Poste gonflable, titre ronflant

Publié le 03/10/2008 à 21:17

Poste gonflable, titre ronflant

Publié le 03/10/2008 à 21:17

Par lesaffaires.com
Certaines entreprises distribuent des titres de vice-président à tout-va ou gonflent l'appellation de certains postes pour mieux attirer des candidats. L'astuce ne coûte rien en apparence, mais à la longue, elle a un prix.

Chez Wal-Mart, les employés sont des "associés". Même chose chez Home Depot. Dans plusieurs entreprises, les représentants ou les directeurs des ventes portent le titre de "vice-président". Du moins, sur leur carte professionnelle... "Certaines entreprises ont douze employés et huit vice-présidents!" dit Fabien Mercier, vice-président de Dolmen capital humain, une firme en recrutement et ressources humaines.

Tous les moyens sont bons pour attirer des candidats et mobiliser ses employés quand on a du mal à combler des postes ou à conserver son personnel. Et cela va jusqu'à gonfler les titres d'emploi ! La tendance n'est pas nouvelle. Elle remonte en fait à la fin des années 1990, alors que l'économie était en plein boom technologique. C'était l'époque où les tables de billard et les machines à boules faisaient leur entrée dans les cafétérias des start-ups. Les patrons n'étaient plus des patrons mais des gourous, des mentors ou des conquérants à la tête de services de Ninjas! "Il y avait toutes sortes de titres bizarres, dit Michel Blaquière, président de Drakkar et associés, une firme-conseil en ressources humaines. Les entreprises ne savaient plus comment attirer les gens."

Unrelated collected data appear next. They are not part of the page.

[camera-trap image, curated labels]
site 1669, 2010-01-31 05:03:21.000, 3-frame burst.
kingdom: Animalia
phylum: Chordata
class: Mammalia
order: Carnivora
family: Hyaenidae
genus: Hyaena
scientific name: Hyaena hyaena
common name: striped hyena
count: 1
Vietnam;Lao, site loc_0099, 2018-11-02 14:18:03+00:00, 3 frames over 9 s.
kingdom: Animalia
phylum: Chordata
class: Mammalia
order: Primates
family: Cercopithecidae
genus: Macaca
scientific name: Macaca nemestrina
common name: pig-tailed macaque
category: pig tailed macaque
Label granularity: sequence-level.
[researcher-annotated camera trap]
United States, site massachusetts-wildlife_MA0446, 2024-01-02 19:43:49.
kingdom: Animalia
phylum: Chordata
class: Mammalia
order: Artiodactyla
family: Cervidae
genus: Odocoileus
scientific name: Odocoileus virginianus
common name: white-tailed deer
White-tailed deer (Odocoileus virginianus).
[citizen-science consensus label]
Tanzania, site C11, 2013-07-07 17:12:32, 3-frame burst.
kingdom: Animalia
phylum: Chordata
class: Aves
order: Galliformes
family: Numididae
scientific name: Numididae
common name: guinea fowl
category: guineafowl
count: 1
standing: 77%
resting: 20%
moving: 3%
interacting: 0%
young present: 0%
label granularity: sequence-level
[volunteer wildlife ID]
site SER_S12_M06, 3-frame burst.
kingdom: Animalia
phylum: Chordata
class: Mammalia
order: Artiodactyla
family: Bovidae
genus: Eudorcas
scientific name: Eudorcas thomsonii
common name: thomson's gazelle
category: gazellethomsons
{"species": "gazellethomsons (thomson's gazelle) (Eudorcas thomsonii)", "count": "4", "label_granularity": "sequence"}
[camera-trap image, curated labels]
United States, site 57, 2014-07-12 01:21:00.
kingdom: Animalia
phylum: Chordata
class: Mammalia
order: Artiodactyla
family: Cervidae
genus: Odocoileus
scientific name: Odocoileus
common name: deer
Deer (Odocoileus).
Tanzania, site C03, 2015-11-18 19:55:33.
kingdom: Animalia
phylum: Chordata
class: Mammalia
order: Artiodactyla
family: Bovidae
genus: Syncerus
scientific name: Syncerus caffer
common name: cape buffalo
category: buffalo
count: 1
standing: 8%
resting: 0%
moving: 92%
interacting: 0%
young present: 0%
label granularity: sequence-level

Depuis, la bulle technologique a éclaté. Et, avec elle, la nomenclature traditionnelle des titres d'emploi. Les Ninjas et compagnie ont disparu, certes, mais les appellations sont demeurées moins conservatrices que par le passé. Ainsi, on ne s'étonne plus, par exemple, de croiser des conseillers en talents (lire "conseillers en ressources humaines"). Au Canada anglais et aux États-Unis, les entreprises emploient le mot "chief" à toutes les sauces : chief information officer, chief talent officer, chief ethics officer, chief blogging officer (rédacteur du blogue d'une société!)... Ce titre n'a pas d'équivalent en français, mais il s'approche de celui de vice-président.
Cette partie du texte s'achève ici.